I didn’t realize at the time the struggle Brian was having with me being along for the ride. It wasn’t that he was against it, it was his perpetual wondering if I was going to wake up the next day, call it quits and head home. Therein was a bit of a dilemma for him with the choice of accompanying me back to Bountiful or continuing along the strand on this trip that he not only painstakingly planned, but was also a bucket list for him. I felt his malaise more as a background noise than anything more obvious, even through his persistent welfare checking along the way–nothing bothersome or over the top, he was careful–I remained aloof to his worries and I’m not sure if that was just a simple defense mechanism so I could enjoy the trip. To admit it, it being the guillotine of my condition, was to allow it, as was my thinking along the way, so I stuffed it along with my sensitivity to Brian’s dilemma way down into one of my panniers. The first test of my perseverance would be the day we left the North Rim and rode to Mesa Verde, three hundred sixty six miles. Piece of cake.
Highway 67 out of the North Rim to Jacob Lake and 89A through Marble Canyon and the Navajo Bridge is one of my all-time favorite routes, having traveled it over a dozen times on rides and during production for The Mountain Meadows Massacre documentary. The road leaves the forested Kaibab Plateau and descends into the House Rock Valley, skirting the Vermillion Cliffs National Monument until it crosses the Colorado River, winds up past Antelope Pass Canyon and on to Page, Arizona.
It’s the most beautiful part of the Arizona strip. From Page we rolled through the less-beautiful part of the Strip and left Arizona as we hit The Four Corners and entered into Colorado and made our way to Mancos where Brian had an AirBnB reserved for us just outside of Mesa Verde National Park. It was an amazing day. I arrived tired, but so did the other two and I was no worse for wear. Eighteen days to go.

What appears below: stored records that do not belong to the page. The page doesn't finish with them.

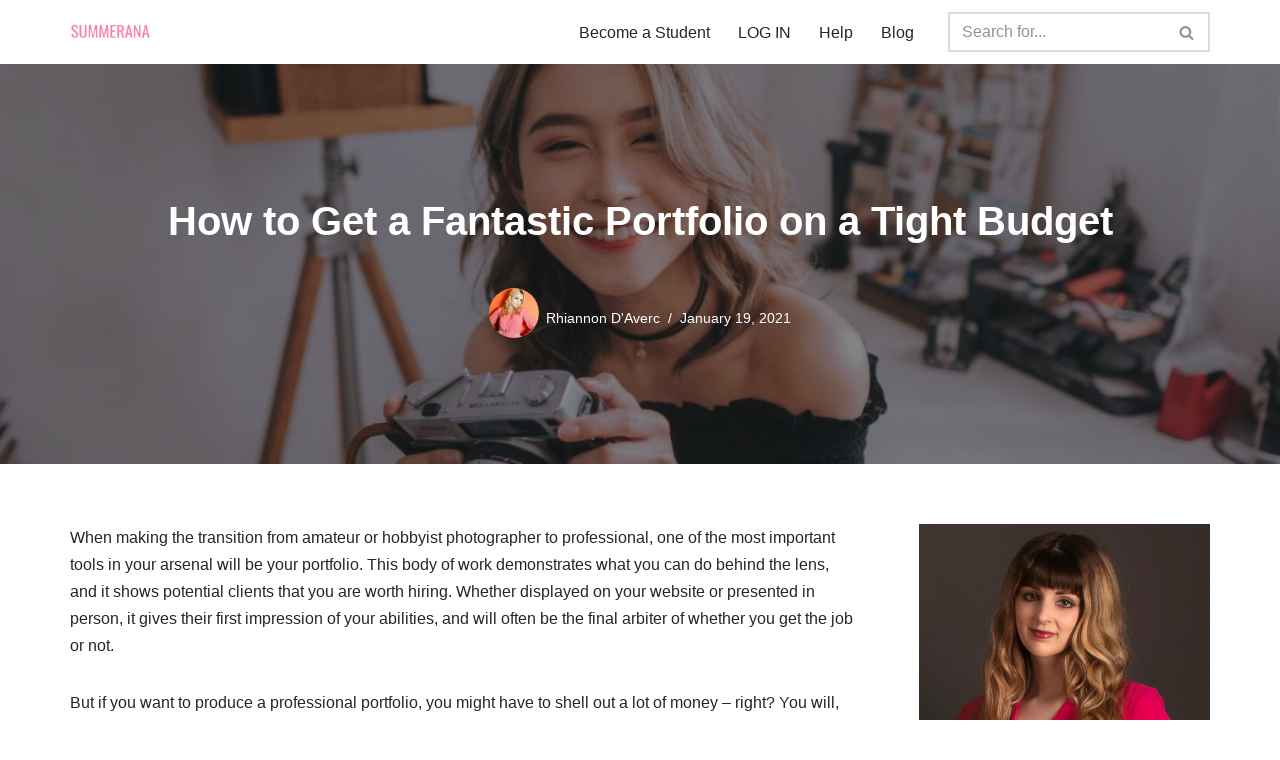

--- FILE ---
content_type: application/javascript
request_url: https://prism.app-us1.com/?a=475281137&u=https%3A%2F%2Fsummerana.com%2Fhow-to-get-a-fantastic-portfolio-on-a-tight-budget%2F
body_size: 117
content:
window.visitorGlobalObject=window.visitorGlobalObject||window.prismGlobalObject;window.visitorGlobalObject.setVisitorId('c2ac4e8a-8fd2-483c-a3c6-273dbc60c023', '475281137');window.visitorGlobalObject.setWhitelistedServices('', '475281137');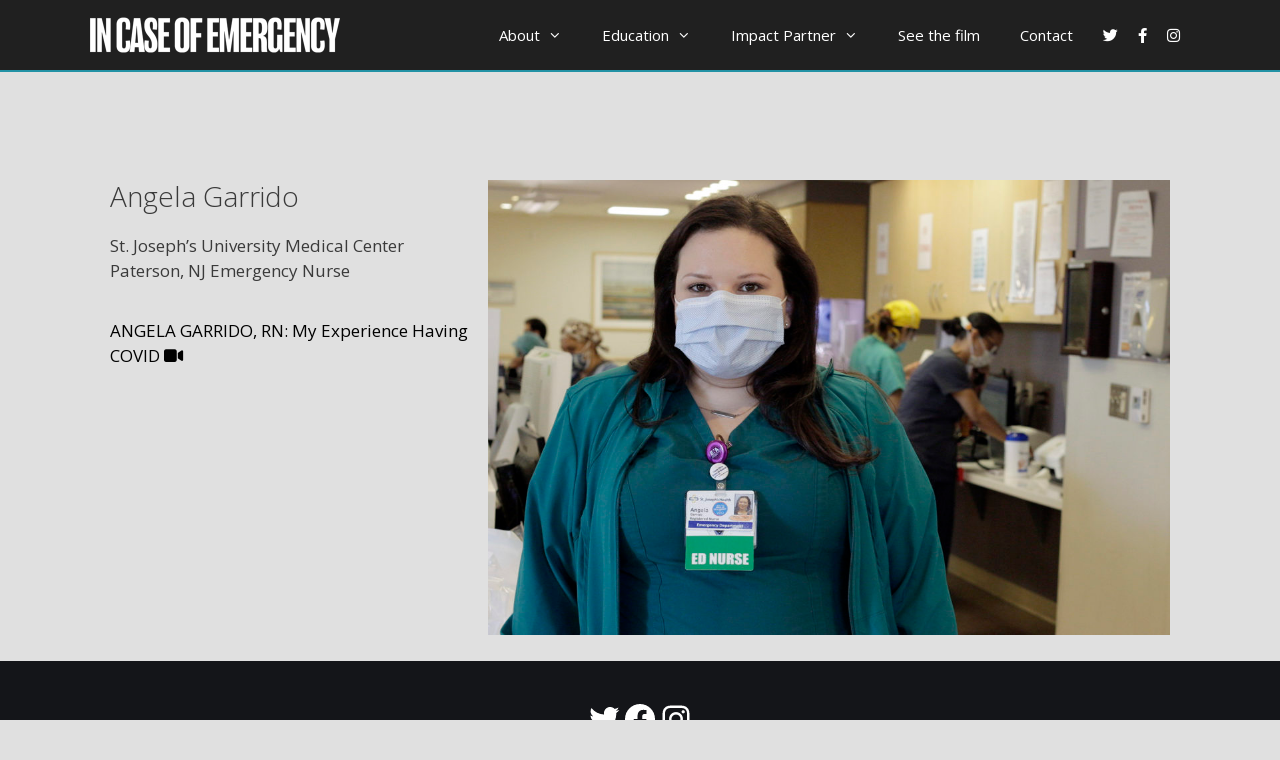

--- FILE ---
content_type: text/css; charset=utf-8
request_url: https://www.incaseofemergency.film/wp-content/themes/incaseofemergency/style.css?ver=1597872047
body_size: -146
content:
/*
 Theme Name:   In Case of Emergency
 Theme URI:    https://incaseofemergency.film/
 Description:  GeneratePress child theme
 Template:     generatepress
 Version:      0.1
*/

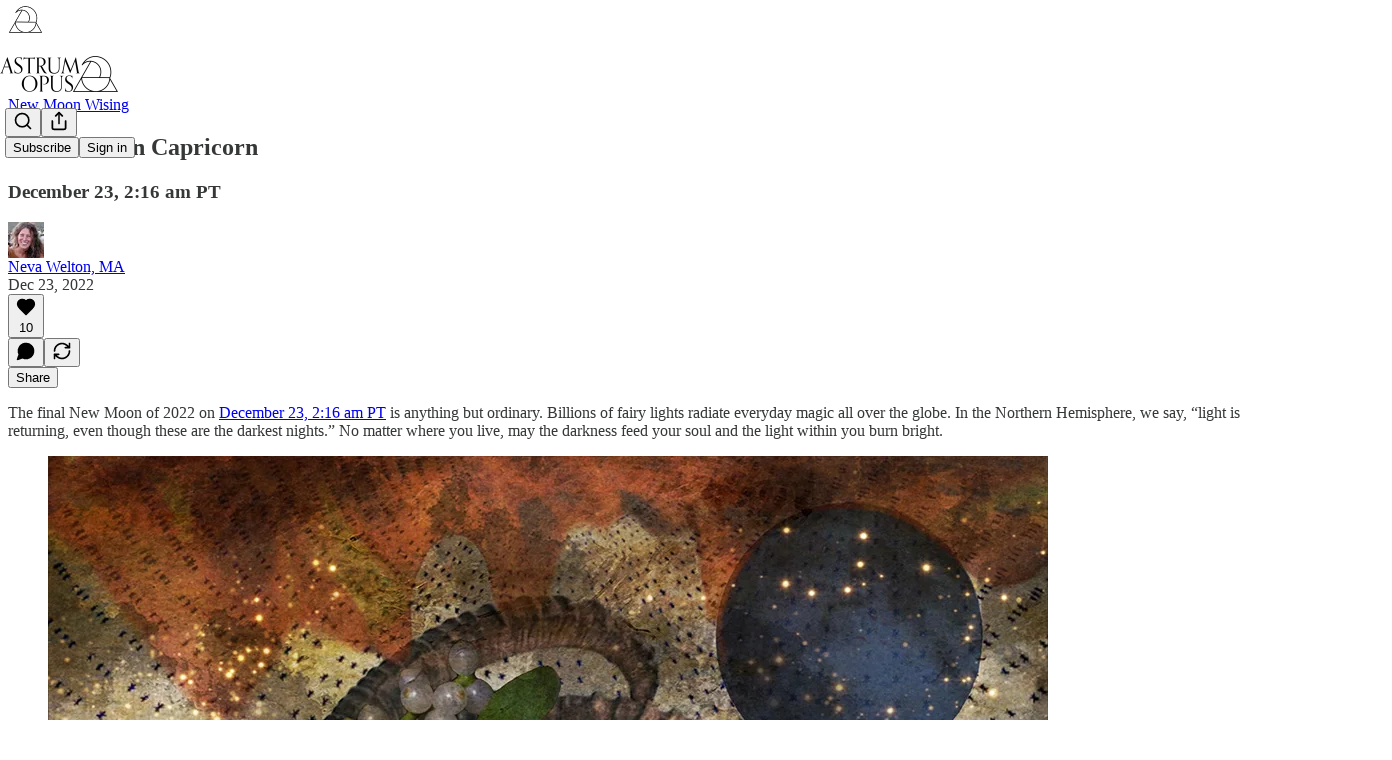

--- FILE ---
content_type: application/javascript
request_url: https://substackcdn.com/bundle/static/js/3034.1d77e4b1.js
body_size: 1983
content:
"use strict";(self.webpackChunksubstack=self.webpackChunksubstack||[]).push([["3034"],{76270:function(e,l,n){n.d(l,{BX:()=>o,I5:()=>d,nz:()=>r});var t=n(4006),i=n(89490),a=n(63136);let r=(0,i.I4)({display:"flex",direction:"column",flex:"grow",gap:2});function d(e){let{label:l}=e;return(0,t.Y)(a.EY.B4,{color:"secondary",children:l})}function o(e){let{value:l}=e;return(0,t.Y)(a.EY.B3,{children:l})}},85345:function(e,l,n){n.d(l,{EO:()=>H,h5:()=>R,bK:()=>A});var t=n(4006),i=n(84605),a=n(12501),r=n(89490),d=n(33727),o=n(16074),u=n(57820),c=n(63136);function s(e){let{description:l}=e;return l?(0,t.Y)(c.EY.B3,{lineHeight:24,children:l}):null}var Y=n(76270);function p(e){let{equipment:l}=e,{iString:n}=(0,i.GO)();return l?(0,t.FD)(t.FK,{children:[(0,t.Y)(o.c,{}),(0,t.FD)(Y.nz,{children:[(0,t.Y)(Y.I5,{label:n("Equipment")}),(0,t.Y)(Y.BX,{value:l})]})]}):null}function m(e){let{children:l}=e;return(0,t.Y)(r.az,{display:"flex",direction:"column",className:"grid-TFT35i",children:l})}var h=n(17402),v=n(52742),f=n(72880),g=n(25006);function F(e){let{imageURL:l,post:n,publication:i,onLike:a}=e,[r,d]=(0,h.useState)(!1),o=(0,g.df)();return l?(0,t.FD)(t.FK,{children:[(0,t.Y)(f.o,{src:l,maxWidth:728,useRetinaSizing:!0,imageIsFixedWidth:!1,onClick:()=>{d(!0)},style:{cursor:"pointer"}}),(0,t.Y)(v.V,{isOpen:r,onClose:()=>{d(!1)},modalContent:[{attrs:{src:l,alt:void 0,title:void 0}}],step:0,post:n,publication:null!=i?i:o,onLike:a})]}):null}var y=n(53448);function b(e){let{ingredients:l}=e,{iString:n}=(0,i.GO)();return l&&0!==l.length?(0,t.FD)(t.FK,{children:[(0,t.Y)(o.c,{}),(0,t.FD)(H,{children:[(0,t.Y)(A,{title:n("Ingredients")}),(0,t.Y)(r.az,{as:"ul",className:"list-VLLdiY",children:l.map((e,l)=>(0,t.Y)(D,{item:e},l))})]})]}):null}function D(e){let{item:l}=e,{number:n,text:i}=(0,y.L_)(l);return(0,t.FD)(r.az,{as:"li",display:"contents",children:[(0,t.Y)(c.EY.B3,{weight:"semibold",children:n||""}),(0,t.Y)(c.EY.B3,{children:i})]})}function w(e){let{steps:l}=e,{iString:n}=(0,i.GO)();return l&&0!==l.length?(0,t.FD)(t.FK,{children:[(0,t.Y)(o.c,{}),(0,t.FD)(H,{children:[(0,t.Y)(A,{title:n("Preparation")}),(0,t.Y)(r.az,{as:"ol",className:"list-hiGMPh",children:l.map((e,l)=>(0,t.FD)(k,{children:[(0,t.FD)(c.EY.B3,{weight:"bold",children:[n("Step")," ",l+1]}),(0,t.Y)(c.EY.B3,{lineHeight:24,children:e})]},l))})]})]}):null}let k=(0,r.I4)({display:"flex",direction:"column",gap:8,className:"item-J39yFy"},"li");function I(e){let{recipeYield:l}=e,{iString:n}=(0,i.GO)();return l?(0,t.FD)(Y.nz,{children:[(0,t.Y)(Y.I5,{label:n("Serves")}),(0,t.Y)(Y.BX,{value:l})]}):null}var x=n(81929);function B(e){let{values:l,getLabel:n}=e;return l&&0!==l.length?(0,t.Y)(t.FK,{children:l.map(e=>(0,t.Y)(x.vw,{priority:"secondary",children:n?n(e):e},e))}):null}var z=n(67140);function E(e){let{label:l,time:n}=e,{userLocale:a}=(0,i.GO)();if(0===n)return null;let r=(0,z.V)(60*n*1e3,"duration",void 0,void 0,a).replace(/H/g," hour").replace(/M/g," min");return(0,t.FD)(Y.nz,{children:[(0,t.Y)(Y.I5,{label:l}),(0,t.Y)(Y.BX,{value:r})]})}var T=n(34316),L=n(57157),O=n(41935),C=n(76977),G=n(48625);function K(e){let{name:l,post:n}=e;return l?(0,t.FD)(C.fI,{children:[(0,t.Y)(c.EY.H2,{weight:"heavy",flex:"grow",children:l}),n&&(0,t.Y)(S,{post:n})]}):null}function S(e){var l,n;let{post:i}=e,[a,r]=(0,h.useState)(null!=(l=i.is_saved)&&l),{onSave:d}=(0,O.Jj)({post:i,defaultSaved:null!=(n=i.is_saved)&&n});return(0,t.Y)(G.f,{pressed:a,onPressedChange:()=>{let e=d();r(e),i.is_saved=e},priority:"tertiary","aria-label":a?"Remove bookmark":"Add bookmark",children:e=>{let{pressed:l}=e;return l?(0,t.Y)(T.A,{size:20}):(0,t.Y)(L.A,{size:20})}})}var N=n(66929);function R(e){var l,n,r,d,c,Y,h,v,f,g,D,k,x,z,T,L;let{node:O,staticData:C,post:G}=e,{iString:S}=(0,i.GO)(),R=null==O||null==(l=O.attrs)?void 0:l.id,{result:A,isLoading:V}=(0,a.st)({pathname:R?"/api/v1/recipe/".concat(R):void 0,auto:!!R,initialResult:C?{recipe:C,postInfo:null}:void 0,deps:[R]});if(V)return(0,t.Y)(X,{children:(0,t.Y)(u.y$,{flex:"grow"})});let q=null==A?void 0:A.recipe,J=(null==q||null==(n=q.metadata)?void 0:n.prepTime)||(null==q||null==(r=q.metadata)?void 0:r.cookTime)||(null==q||null==(d=q.metadata)?void 0:d.totalTime)||(null==q||null==(c=q.metadata)?void 0:c.recipeYield),M=(null==q||null==(Y=q.metadata)?void 0:Y.category)||(null==q||null==(h=q.metadata)?void 0:h.keywords)||(null==q||null==(v=q.metadata)?void 0:v.cuisine)||(null==q||null==(f=q.metadata)?void 0:f.diet);return q?(0,t.FD)(t.FK,{children:[q&&(null==A?void 0:A.postInfo)?(0,t.Y)(N.w,{recipe:q,postInfo:A.postInfo}):null,(0,t.FD)(X,{children:[(0,t.Y)(F,{imageURL:q.image_url,post:G}),(0,t.FD)(_,{children:[(0,t.FD)(H,{children:[(0,t.Y)(K,{name:q.name,post:G}),(0,t.Y)(s,{description:null==(g=q.metadata)?void 0:g.description})]}),J&&(0,t.Y)(o.c,{}),(0,t.FD)(m,{children:[(0,t.Y)(E,{label:S("Prep time"),time:q.metadata.prepTime}),(0,t.Y)(E,{label:S("Cook time"),time:q.metadata.cookTime}),(0,t.Y)(E,{label:S("Total time"),time:q.metadata.totalTime}),(0,t.Y)(I,{recipeYield:null==(D=q.metadata)?void 0:D.recipeYield})]}),(0,t.Y)(p,{equipment:null==(k=q.metadata)?void 0:k.tools}),(0,t.Y)(b,{ingredients:q.ingredients||[]}),(0,t.Y)(w,{steps:q.steps||[]}),M&&(0,t.Y)(o.c,{}),(0,t.FD)(P,{children:[(0,t.Y)(B,{values:null==(x=q.metadata)?void 0:x.category,getLabel:y.F$}),(0,t.Y)(B,{values:null==(z=q.metadata)?void 0:z.keywords}),(0,t.Y)(B,{values:null==(T=q.metadata)?void 0:T.cuisine,getLabel:y.lX}),(0,t.Y)(B,{values:null==(L=q.metadata)?void 0:L.diet,getLabel:y.TD})]})]})]})]}):null}function X(e){let{children:l}=e;return(0,t.Y)(d.Z,{gap:0,radius:"md",overflow:"hidden",elevated:!1,className:"container-RI0w4y",shadow:"xs",children:l})}let _=(0,r.I4)({display:"flex",direction:"column",gap:20,padding:20}),H=(0,r.I4)({display:"flex",direction:"column",gap:16}),P=(0,r.I4)({display:"flex",direction:"row",gap:12,wrap:"wrap"});function A(e){let{title:l}=e;return(0,t.Y)(c.EY.B2,{weight:"bold",children:l})}}}]);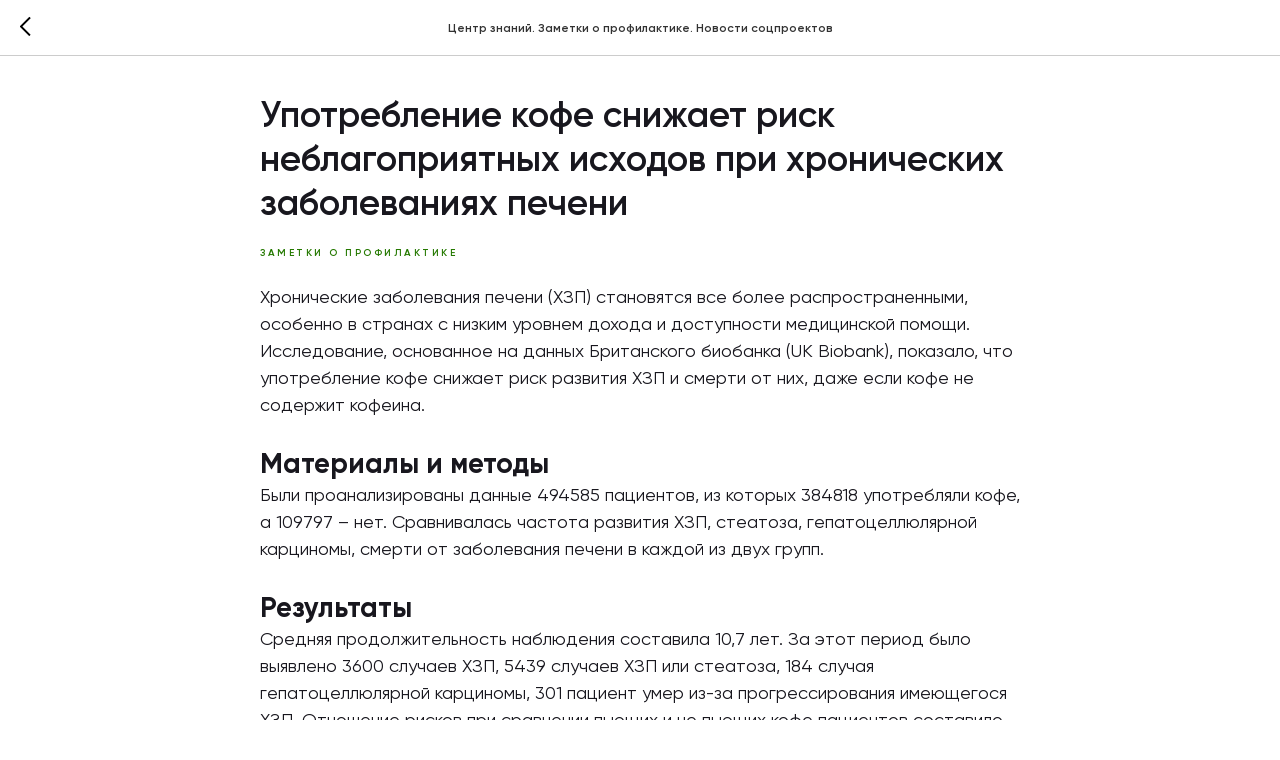

--- FILE ---
content_type: text/html; charset=UTF-8
request_url: https://members.tildaapi.com/api/getstyles/
body_size: 760
content:
{"status":"ok","data":{"controlblock":{"user_position":"topright","user_background":"#257900","user_position_mobile":"topright","user_vertical_coordinate_px":"20px","user_horizontal_coordinate_px":"20px","user_vertical_coordinate_mobile_px":"35px","user_horizontal_coordinate_mobile_px":"10px","user_size":"60px","user_size_mobile":"60px","user_background_opacity":"80","user_border_color":"#ffffff"},"welcomepage":{"typeId":"default","ordersManagementShowOrders":true,"ordersManagementShowPurchased":true,"ordersManagementShowAddresses":true,"ordersManagementShowProfile":true},"registrationpage":[],"fonts":{"rf_id":"","bgcolor":"","gf_fonts":"","textfont":"Gilroy","tf_fonts":"","fontsswap":"","linecolor":"","linkcolor":"#257900","textcolor":"#18171e","typekitid":"","headlinefont":"Gilroy","myfonts_json":"[{\"f_name\":\"Gilroy\",\"f_100\":\"https:\\\/\\\/static.tildacdn.com\\\/tild3130-3362-4531-a265-356533323362\\\/Gilroy-Thin.woff\",\"f_300\":\"https:\\\/\\\/static.tildacdn.com\\\/tild3638-6238-4862-a663-303131326433\\\/Gilroy-Light.woff\",\"f_400\":\"https:\\\/\\\/static.tildacdn.com\\\/tild6530-6462-4066-b436-313365653339\\\/Gilroy-Regular.woff\",\"f_500\":\"https:\\\/\\\/static.tildacdn.com\\\/tild6265-3663-4235-a165-666432613362\\\/Gilroy-Medium.woff\",\"f_600\":\"https:\\\/\\\/static.tildacdn.com\\\/tild6465-6163-4537-a231-373561626566\\\/Gilroy-Semibold.woff\",\"f_700\":\"https:\\\/\\\/static.tildacdn.com\\\/tild3332-6161-4262-a365-653263356661\\\/Gilroy-Bold.woff\",\"cnt\":6}]","textfontsize":"18","customcssfile":"","headlinecolor":"#18171e","linklinecolor":"","linkcolorhover":"","linklineheight":"","textfontweight":"400","tf_fonts_selected":"","headlinefontweight":"","linklinecolorhover":""},"allowselfreg":true,"logolink":"https:\/\/static.tildacdn.com\/tild3837-3963-4232-b063-313966663836\/Group_3_1.svg","projectlang":"","userrole":1}}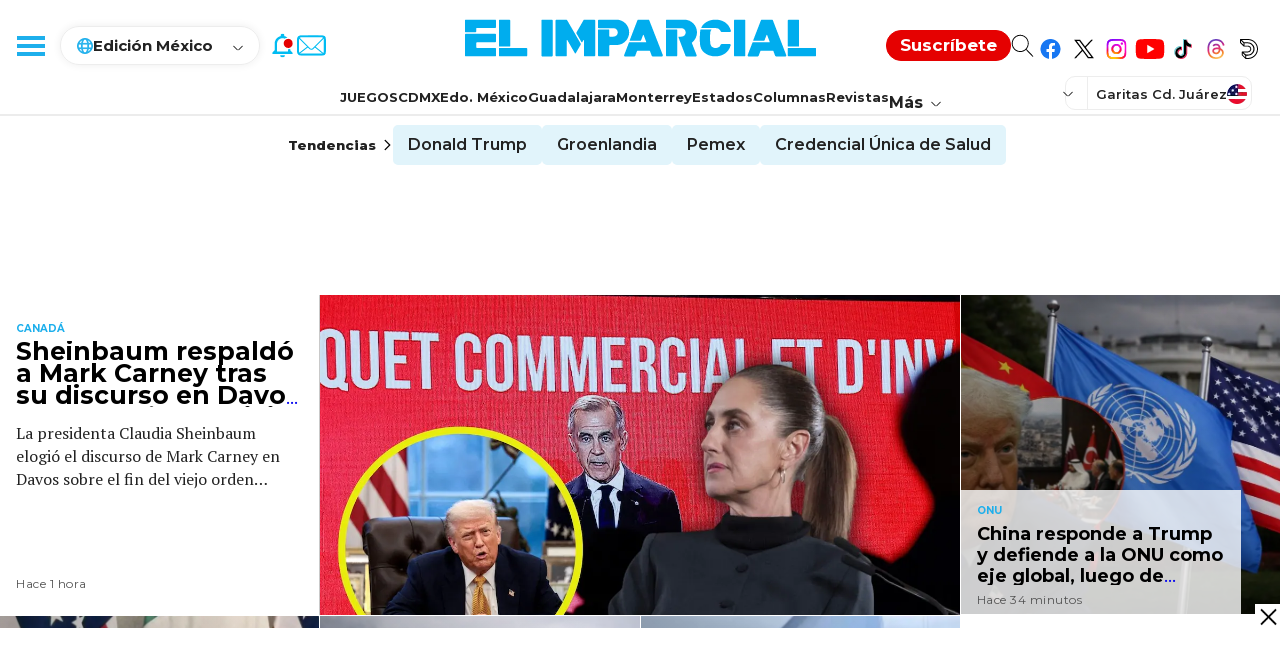

--- FILE ---
content_type: text/html; charset=utf-8
request_url: https://www.google.com/recaptcha/api2/aframe
body_size: 266
content:
<!DOCTYPE HTML><html><head><meta http-equiv="content-type" content="text/html; charset=UTF-8"></head><body><script nonce="6_pnwTmEcBWCiplYat7YvQ">/** Anti-fraud and anti-abuse applications only. See google.com/recaptcha */ try{var clients={'sodar':'https://pagead2.googlesyndication.com/pagead/sodar?'};window.addEventListener("message",function(a){try{if(a.source===window.parent){var b=JSON.parse(a.data);var c=clients[b['id']];if(c){var d=document.createElement('img');d.src=c+b['params']+'&rc='+(localStorage.getItem("rc::a")?sessionStorage.getItem("rc::b"):"");window.document.body.appendChild(d);sessionStorage.setItem("rc::e",parseInt(sessionStorage.getItem("rc::e")||0)+1);localStorage.setItem("rc::h",'1769023325854');}}}catch(b){}});window.parent.postMessage("_grecaptcha_ready", "*");}catch(b){}</script></body></html>

--- FILE ---
content_type: application/javascript; charset=utf-8
request_url: https://fundingchoicesmessages.google.com/f/AGSKWxV3lCSzL3HvxEcDrZ_frJqv0Ebrtg9LY-2SY9QHTG6aTPzyiDsUEtokGgmMP9O0ejNAb2m7x4Lxgjli1jlHm2DzHVpC6jAEgE0SXdiSpeG0P8l8fIqQuYNAB35Bn-0QoqMeCo2Bh5WL1PYuwNJLRL94cxNmUVCWFW-wTlaqEW8CpZpqf3t5gPC_hTT4/_-ads.php?=160x160;/eyewondermanagement28./frame_ads_&AdType=
body_size: -1292
content:
window['731586d7-4a49-460b-81f7-4e7613ee23c1'] = true;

While my folks were still living in Southern Utah they’d take the time to pack a picnic lunch and head out to the area’s environs in their Dodge Ramcharger, from the Beaver Dam Wash National Conservation Area to Lee’s Ferry and the Cliffdwellers, and all points in between; the impetus of my own wanderlust. I was too busy with my new found social life as a California transplant at a very small, very conservative community college to pay much heed to their accounts of their discoveries, but now their voices come back to me like a narrative when I walk our common ground, and they had a lot to say as we rode through Mesa Verde National Park. I’d been primed for this visit with rock art and petroglyphs from my travels around Utah, but as we hiked into the Long House I was instantly infatuated with the human spirit that created and sustained this ancient domicile. The organization of labor, the calculations, the innovations, and the endurance of this site spoke to two simultaneous notions, the efficacy of community, and us modern folk aren’t as special as we think we are. My parents’ fascination and respect for the indigenous was no longer lost on me while I not only got an introduction to the area’s natural history, I took a deeper dive into their fascination with it and added a new insight into their shared scope of humanity.